= Beginning of Section =

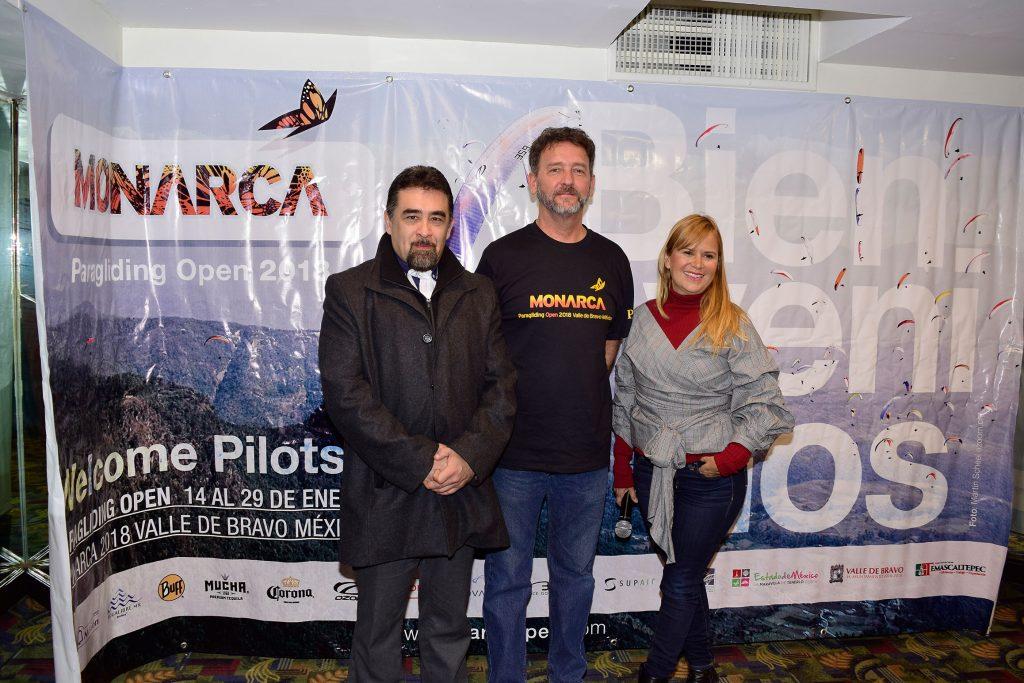 Oscar Serrano, Miguel Gutiérrez y Claudia Gómez Palacios, invitaron al público al Abierto de Parapente Monarca 2018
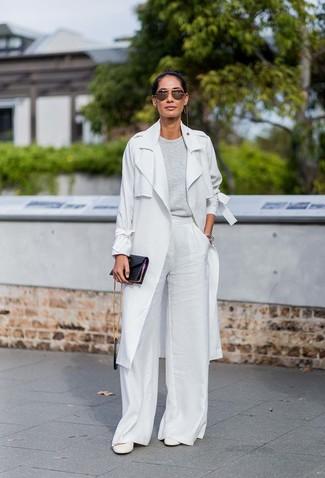 Comment porter: trench gris, pull à col rond gris, pantalon large blanc, escarpins en cuir blancs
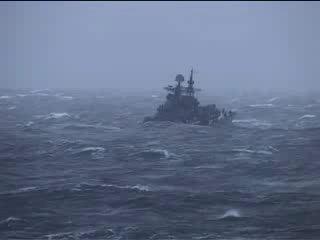 Эсминец Адмирал Ушаков в шторм смотреть когда в жизни трудно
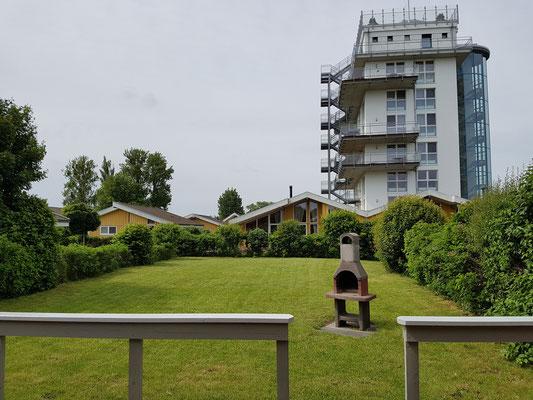 Garten mit Ausblick auf Müritzturm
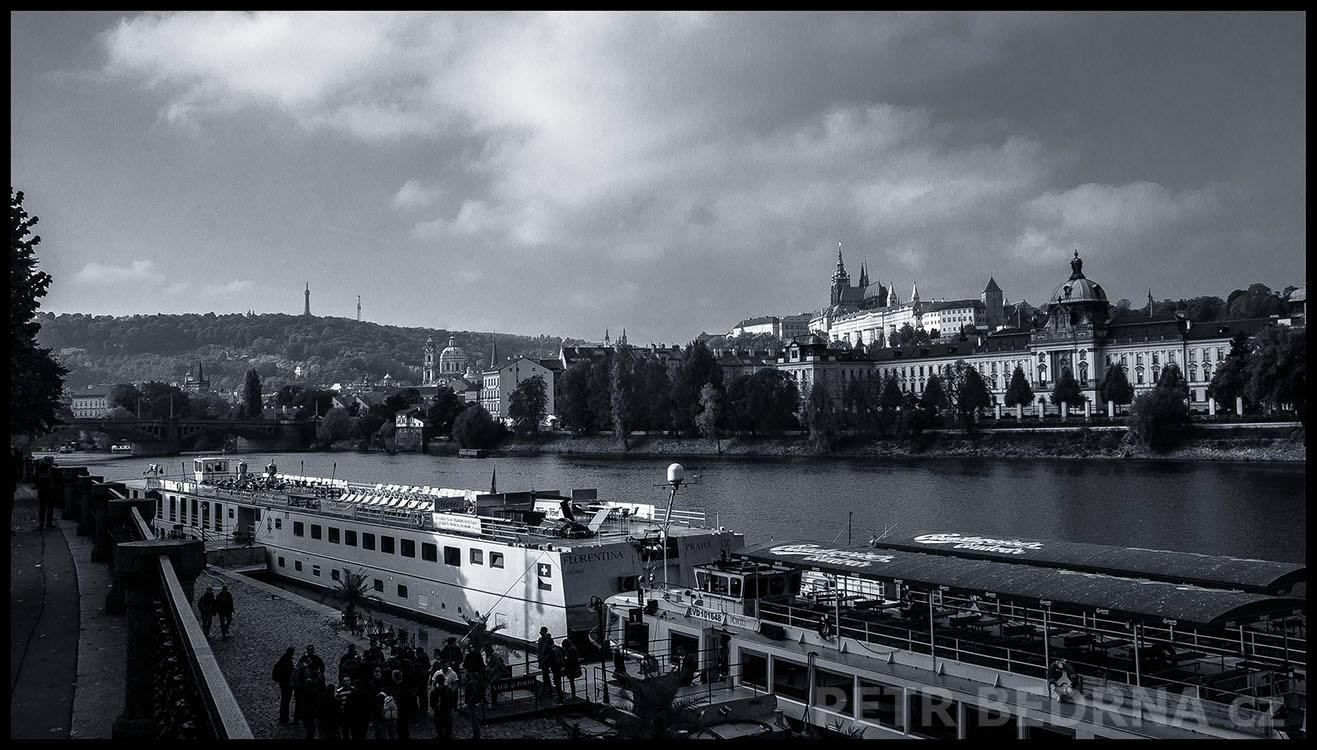 Pražský hrad, Dvořákovo nábřeži, 2016, Petřín, přístaviště, Vltava, Praha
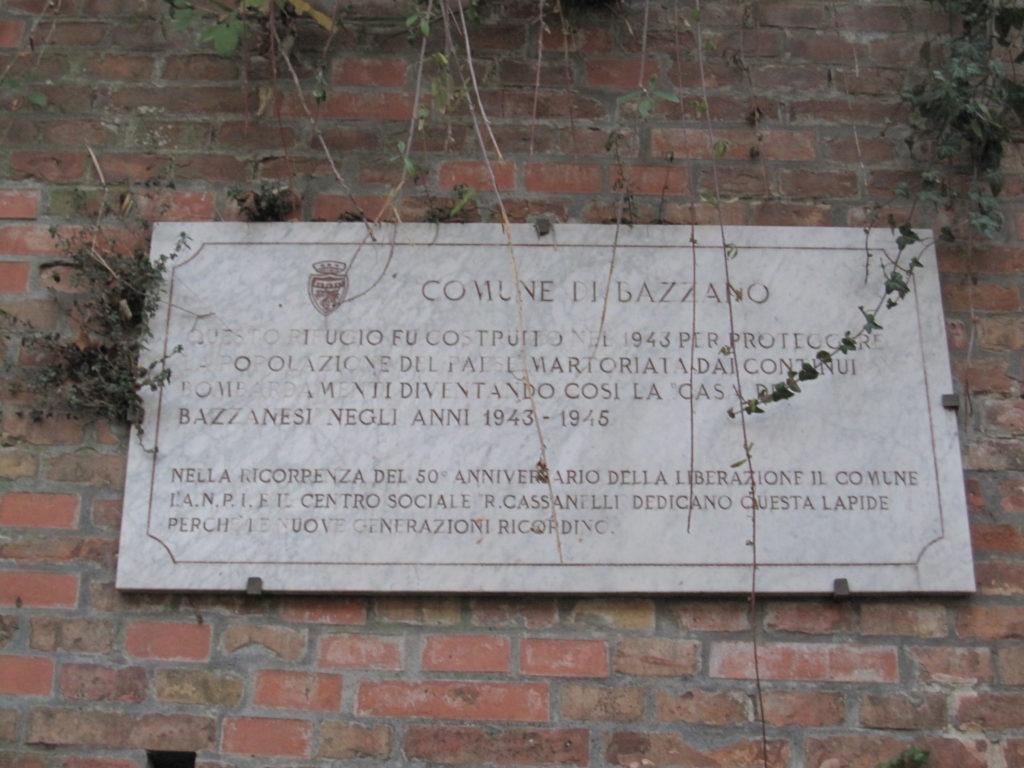 Frequenze partigiane. La lapide dell'ex rifugio antiaereo di Bazzano.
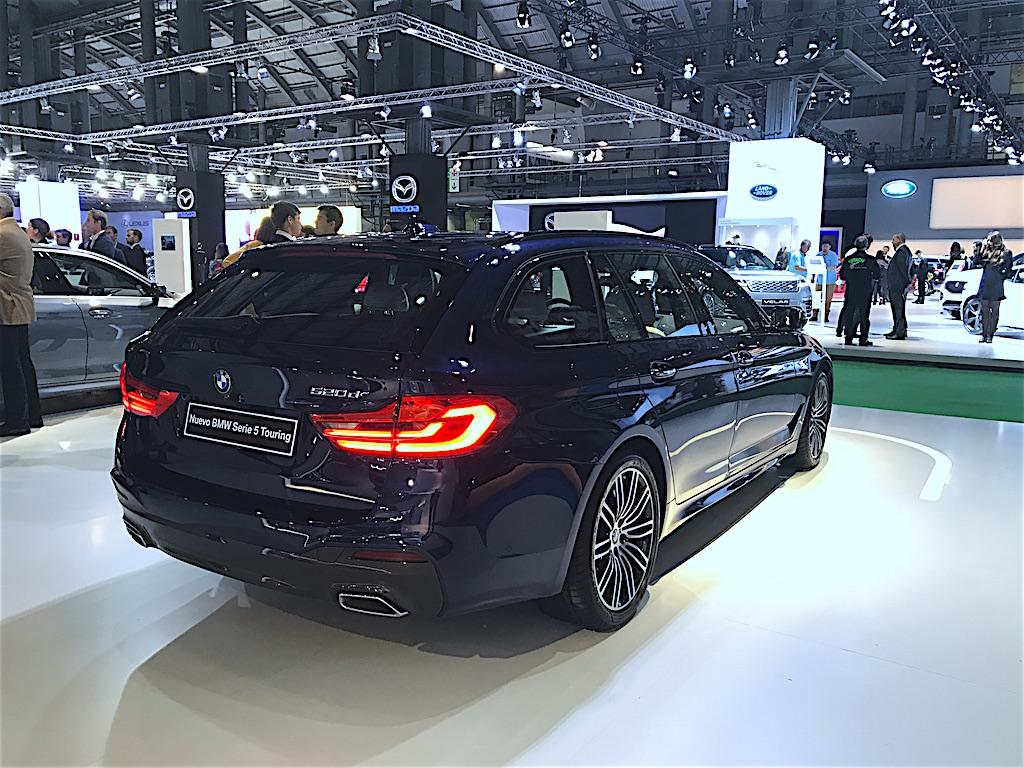 la nueva Serie 5 de BMW, una berlinam uy enfocada en el mercado de flotas y corporativo, en el stand de la marca bávara, en Automobile Barcelona 2017. // FOTOGRAFÍA: FLEET PEOPLE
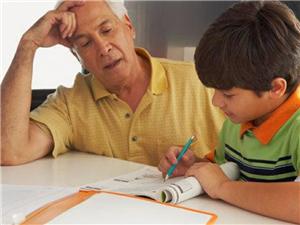 孩子成绩差,家长先反思下这几点,都做到了再要求成绩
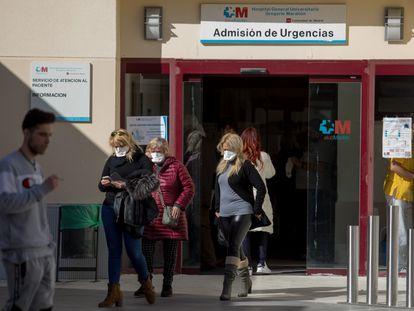 Tres pacientes en las Urgencias del hospital Gregorio Marañón, en Madrid.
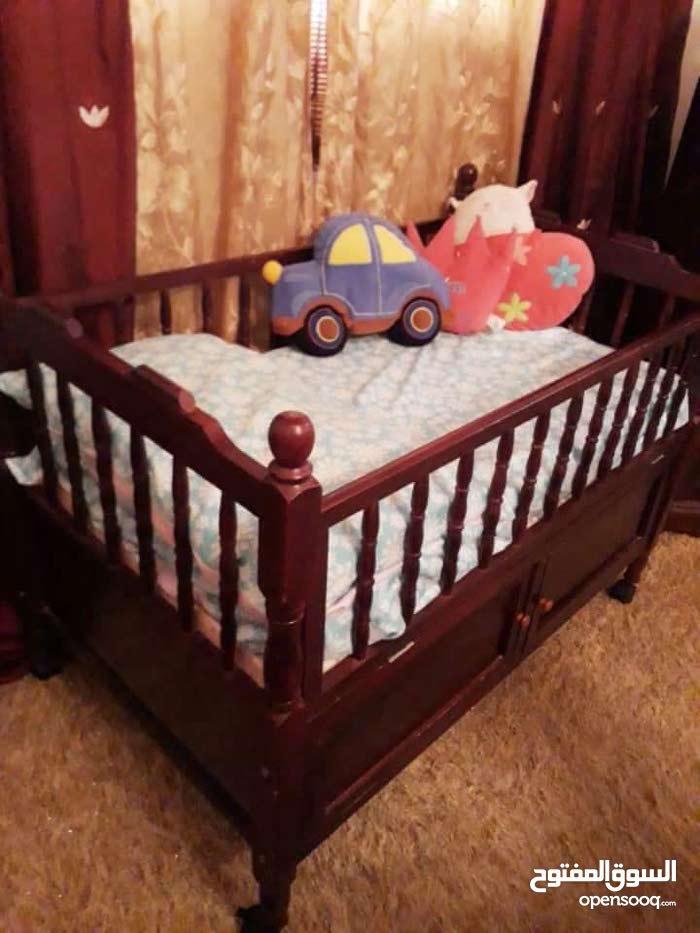 سرير اطفال كل شي واضح في الصوره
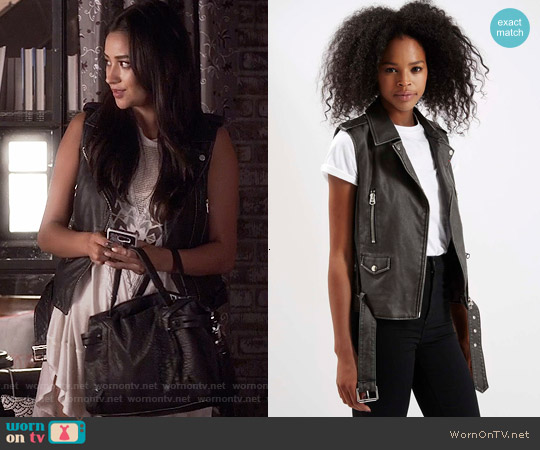 Topshop Sleeveless Faux Leather Biker Jacket worn by Emily Fields on PLL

= End of Section =

Problem details. What should appear is an exact reproduction of the lines from the one with "Эсминец Адмирал Ушаков" through the end of the material above, and no pictures.

Output for this exercise.
 Эсминец Адмирал Ушаков в шторм смотреть когда в жизни трудно
 Garten mit Ausblick auf Müritzturm
 Pražský hrad, Dvořákovo nábřeži, 2016, Petřín, přístaviště, Vltava, Praha
 Frequenze partigiane. La lapide dell'ex rifugio antiaereo di Bazzano.
 la nueva Serie 5 de BMW, una berlinam uy enfocada en el mercado de flotas y corporativo, en el stand de la marca bávara, en Automobile Barcelona 2017. // FOTOGRAFÍA: FLEET PEOPLE
 孩子成绩差,家长先反思下这几点,都做到了再要求成绩
 Tres pacientes en las Urgencias del hospital Gregorio Marañón, en Madrid.
 سرير اطفال كل شي واضح في الصوره
 Topshop Sleeveless Faux Leather Biker Jacket worn by Emily Fields on PLL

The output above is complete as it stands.